3.1. Impress proposes that, through the Media Bill, the Government can protect press freedom and deter the anti-democratic effects of SLAPPs. The policy legislation required for achieving these objectives has already been drafted, in part of Section 40 of the Crime and Courts Act 2013. If retained, this section can offer real-terms protection to news publishers who have voluntarily adopted self-regulation.
3.2. Section 40 was intended to incentivise publishers into Royal Charter self-regulation with the goal of improving press standards and practices, while protecting publishers from exorbitant legal challenges. It is comprised of two key parts which determine which party in a civil case will pay the claimant’s costs. They are as follows:
s 40(2): publishers which subscribe to an approved regulator are not expected to pay the claimant’s costs in a legal action for defamation, intrusion into privacy or harassment, even when the publisher loses the case.
s 40(3): publishers which do not subscribe to an approved regulator are expected to pay the claimant’s costs in any such action, even when the publisher wins the case.
The above components served separate functions: the former provided a cost protection for self-regulated publishers, while the latter created a cost-shifting burden for those publishers who didn’t sign up for approved regulation. The latter came under heavy criticism, leading to the now proposed wholesale repeal of Section 40.
3.3. Repealing the cost protection for self-regulated publishers directly undermines the objectives set out by the Government to protect press freedom in the UK and mitigate the damaging effects of SLAPPs. It does this by exposing self-regulated publishers to greater, unnecessary legal risks that impact on their ability to operate freely as journalists in democratic society.
3.4. We suggest that by retaining the cost protection, the Government can achieve its goals of protecting the free press, while the cost-shifting burden can be repealed to not penalise those publishers that do not intend to sign up for Royal Charter self-regulation.

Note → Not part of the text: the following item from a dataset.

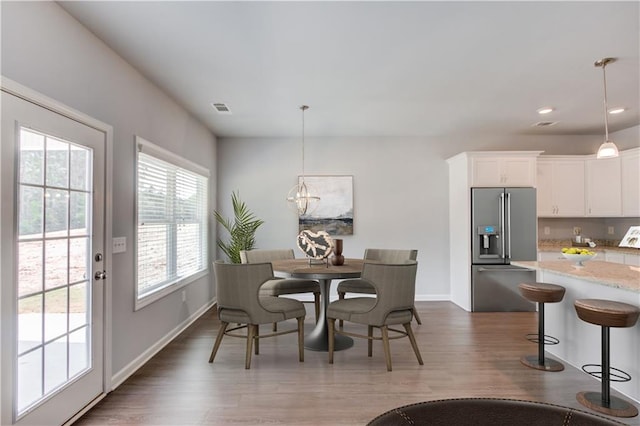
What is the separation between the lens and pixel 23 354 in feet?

4.1. If the Government fully repeals Section 40 without retaining the cost protection for self-regulated publishers, then it removes the only protection and incentive in law for news publishers who voluntarily adopt self-regulation and ethical standards.
4.2. If repealed, alternative protections should be put in place to protect the industry from the anti-democratic effects of SLAPPs. Unlike the existing cost protection in law, these are not ready made. Instead of undermining this cost protection for self-regulated publishers, this bill should be used as an opportunity to require litigants to first exhaust self-regulation procedures (such as Alternative Dispute Resolution) before they can make civil claims for damages against news publishers and journalists.

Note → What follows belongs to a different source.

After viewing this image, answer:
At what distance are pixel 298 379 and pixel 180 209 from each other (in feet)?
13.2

5.1. SLAPPs detrimentally affect all of news publishing and deeply threaten press freedom. Smaller newsrooms and journalists are particularly exposed to civil claims by wealthy claimants as they are very often without the resource afforded by legal teams and experts to defend themselves adequately. By positively incentivising these publishers into self-regulation, the Media Bill can protect these publishers while supporting and protecting the UK’s free press. This can be achieved by preserving the cost protection for self-regulated publishers from Section 40(2) of the Crime and Courts Act 2013 rather than repealing it wholesale alongside the cost-shifting burden.
5.2. If the Government repeals the cost protection for self-regulated publishers, then alternative options could mitigate some of the chilling effects of SLAPPs while incentivising publishers into approved self-regulation, but these would need to be created from scratch.
5.3. Any moves by the Government that simultaneously preserve press freedoms and improve press standards will be hugely popular across the public. With the Media Bill, the Government has a unique opportunity to deliver on its commitments to press freedom in the UK via the mitigation of anti-democratic SLAPPs, by amending the bill to preserve the cost-protection for publishers that choose to adopt self-regulation.